2.  **Stratification:**
    *   50 from **Speech**
    *   50 from **Press Conf**
    *   50 from **Minutes**
3.  **Constraints:** Word count between 10 and 60.

## Output
Save to `../data/gold_standard/gold_standard_to_label_150.csv`.

In [1]:
import pandas as pd
import os

DATA_PATH = '../data/master/fed_master_corpus.csv'
OUTPUT_PATH = '../data/gold_standard/gold_standard_to_label_150.csv'

# 1. Load Data
if os.path.exists(DATA_PATH):
    df = pd.read_csv(DATA_PATH)
    print(f"Loaded {len(df)} records.")
else:
    raise FileNotFoundError("Master corpus not found.")

# 2. Filter for meaningful sentences
df_filtered = df[(df['word_count'] >= 10) & (df['word_count'] <= 60)].copy()
print(f"Filtered to {len(df_filtered)} sentences with length 10-60.")

# 3. Stratified Sampling (50 from each)
SAMPLES_PER_CLASS = 50

try:
    sample_speech = df_filtered[df_filtered['source'] == 'Speech'].sample(n=SAMPLES_PER_CLASS, random_state=42)
    sample_press = df_filtered[df_filtered['source'] == 'Press Conf'].sample(n=SAMPLES_PER_CLASS, random_state=42)
    sample_minutes = df_filtered[df_filtered['source'] == 'Minutes'].sample(n=SAMPLES_PER_CLASS, random_state=42)

    # Combine
    df_gold = pd.concat([sample_speech, sample_press, sample_minutes]).sample(frac=1, random_state=42).reset_index(drop=True)

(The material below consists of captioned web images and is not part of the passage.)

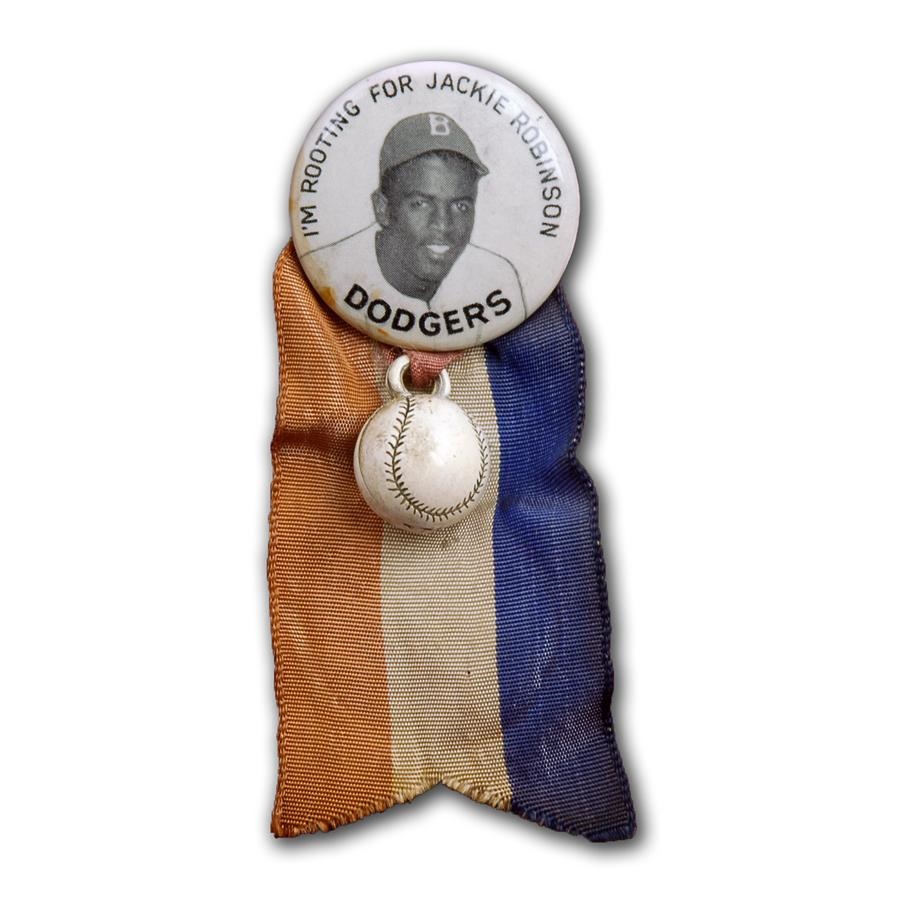"I'm Rooting for Jackie Robinson" Pin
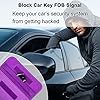 wisdompro RFID Signal Blocking Bag, Faraday Pouch for Cell Phones and Car Keys, Keyless Car Key Signal Blocker, Keyless Entry Protector - Purple #3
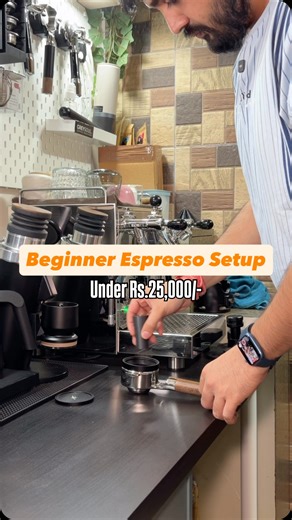 Sanchit Ranka | Coffee Gear Reviews & Brew Guides on Instagram: "The beginner espresso setup consists of 2 different approaches, these are the most efficient way to make good espresso at home and won’t say they will perform like the expensive machines but definitely will give you good results at home. Manual espresso maker route is generally preferred by people who value a bit more quality and want more control on parameters and don’t mind the longer workflow. It all is in the end the users choi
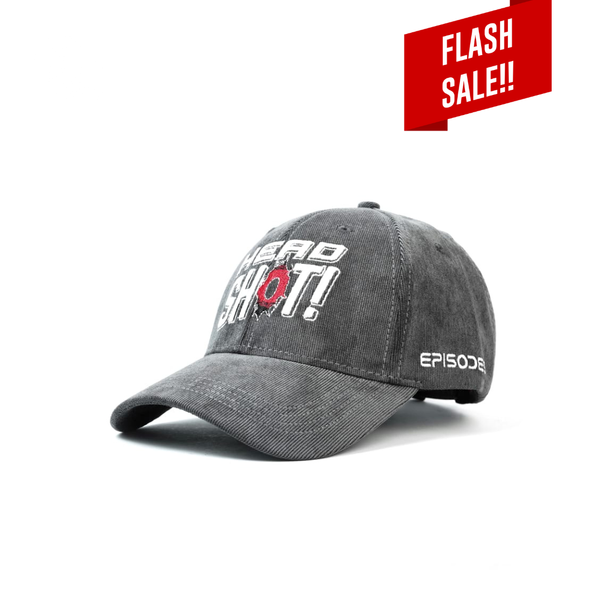 Episodes Headshot Grey Cord Cap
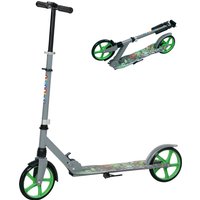 AIYAPLAY Trottinette enfants 6 à 12 ans, trottinette pliable à 2 roues, hauteur réglage, pour filles et garçons, scooter vert
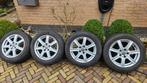 VW Golf velgen lichtmetaal + winterbanden Conti 205/55 R16, Ophalen, Gebruikt, Voor, Achterklep
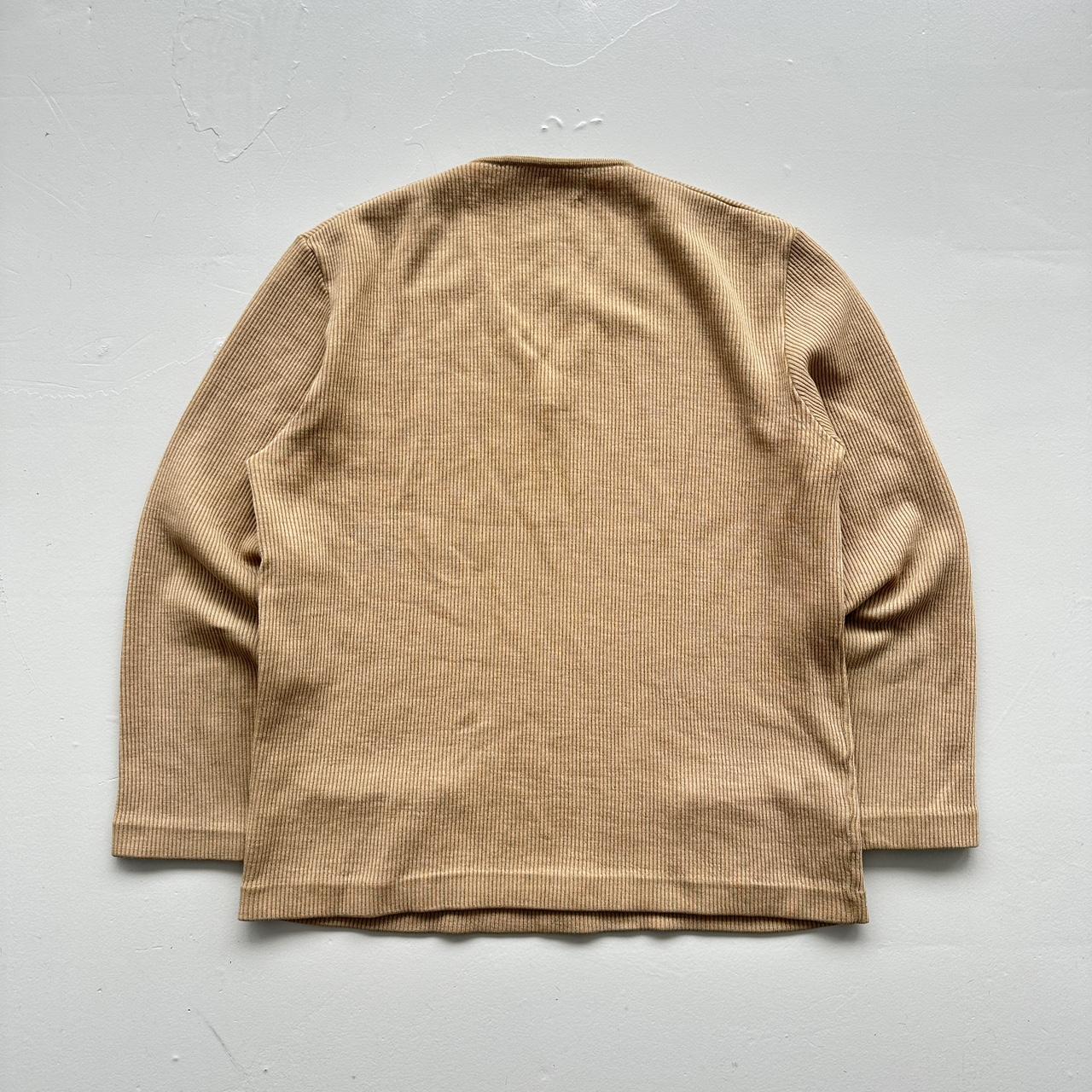 Tan Pure Wool Jersey Knit Vintage Sunderland 70s Sweatshirt - Medium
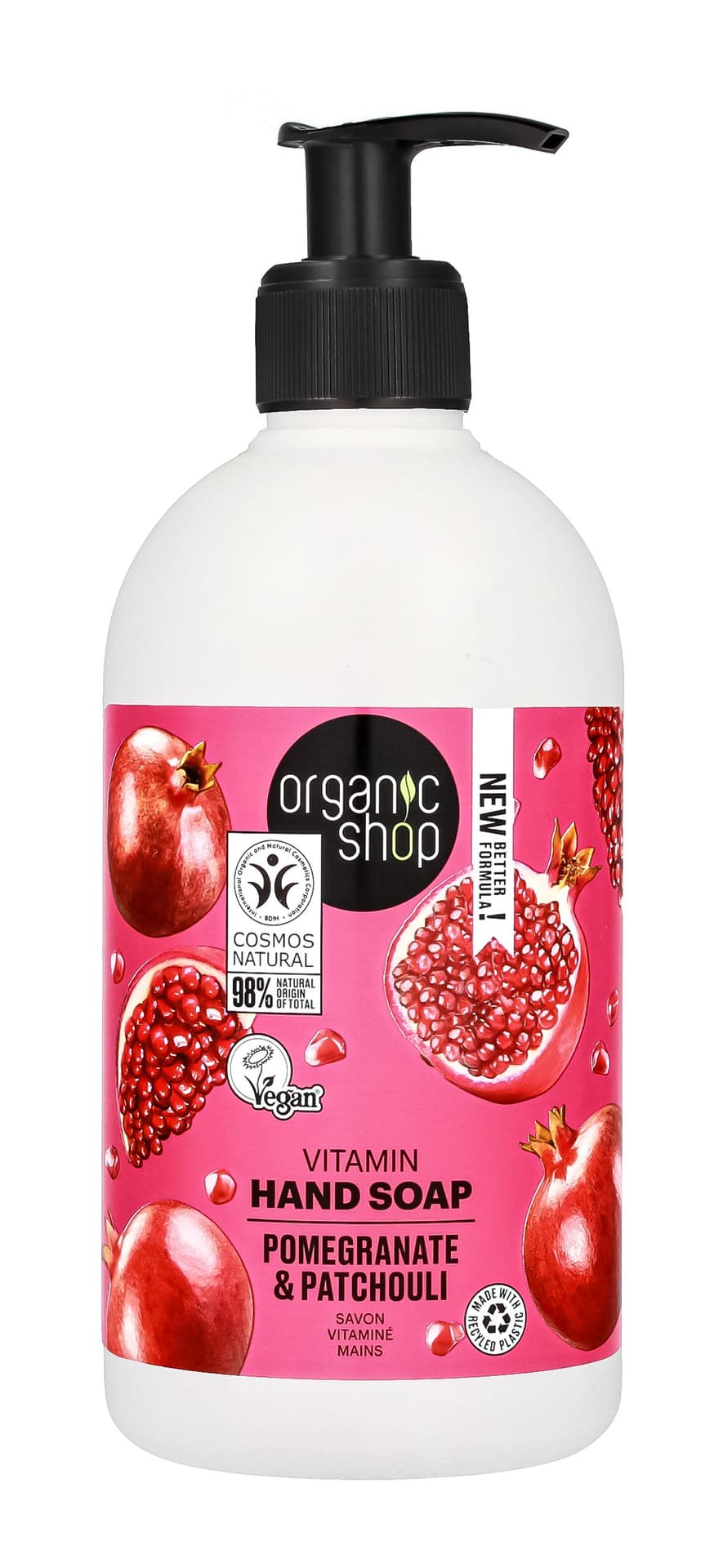 

Organic Shop Organic Pomegranate Patchouli Vitamin Hand Soap witaminowe mydło do rąk 500ml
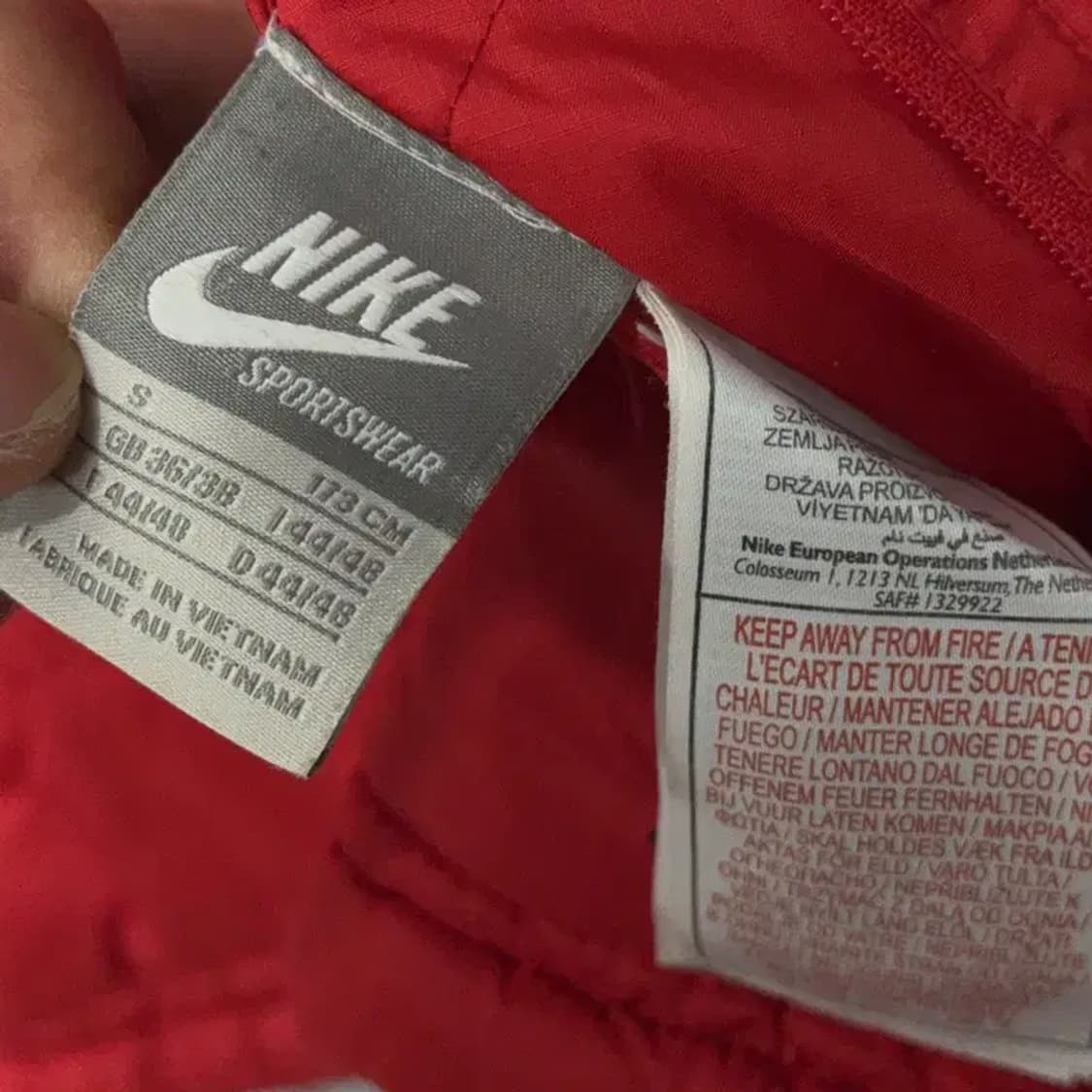 나이키 양면 레드 경량 패딩 후드 자켓 S 상품이미지6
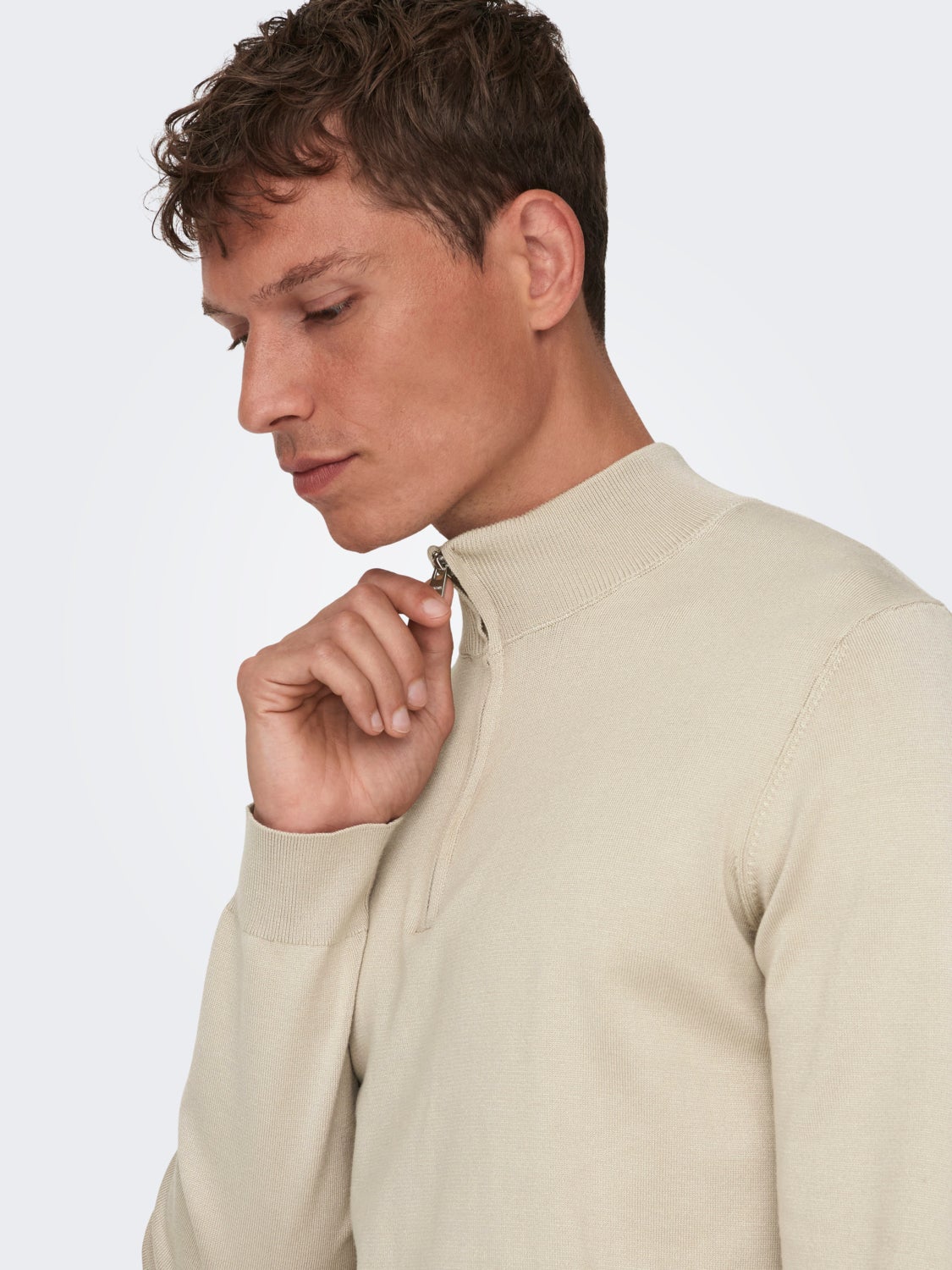 High neck knitted Pullover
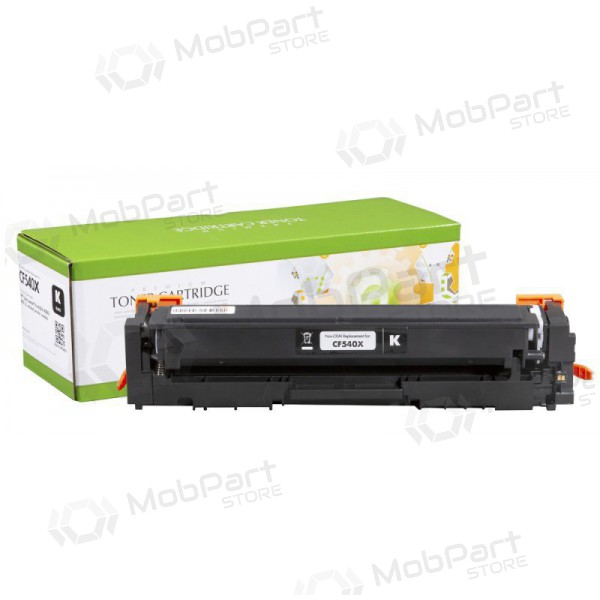 Cartucho de Toner Compatível Static Control HP 203X (CF540X) / Canon CRG-054HK, Preto, com Chip Novo, para Impressoras Laser, 3200 Páginas.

    # 4. Prepare for Export
    export_cols = ['date', 'source', 'text']
    df_gold = df_gold[export_cols]
    df_gold['manual_label'] = '' 

    df_gold.to_csv(OUTPUT_PATH, index=False)

    print(f"SUCCESS: Generated {len(df_gold)} sentences.\nSaved to {OUTPUT_PATH}")
    print("Breakdown:")
    print(df_gold['source'].value_counts())
    
except ValueError as e:
    print(f"Error during sampling: {e}")
    print("Check if there are enough samples in each category.")

Loaded 7442 records.
Filtered to 5706 sentences with length 10-60.
SUCCESS: Generated 150 sentences.
Saved to ../data/gold_standard/gold_standard_to_label_150.csv
Breakdown:
source
Press Conf    50
Speech        50
Minutes       50
Name: count, dtype: int64


## Next Steps
Use the content of `gold_standard_to_label_150.csv` for LLM annotation.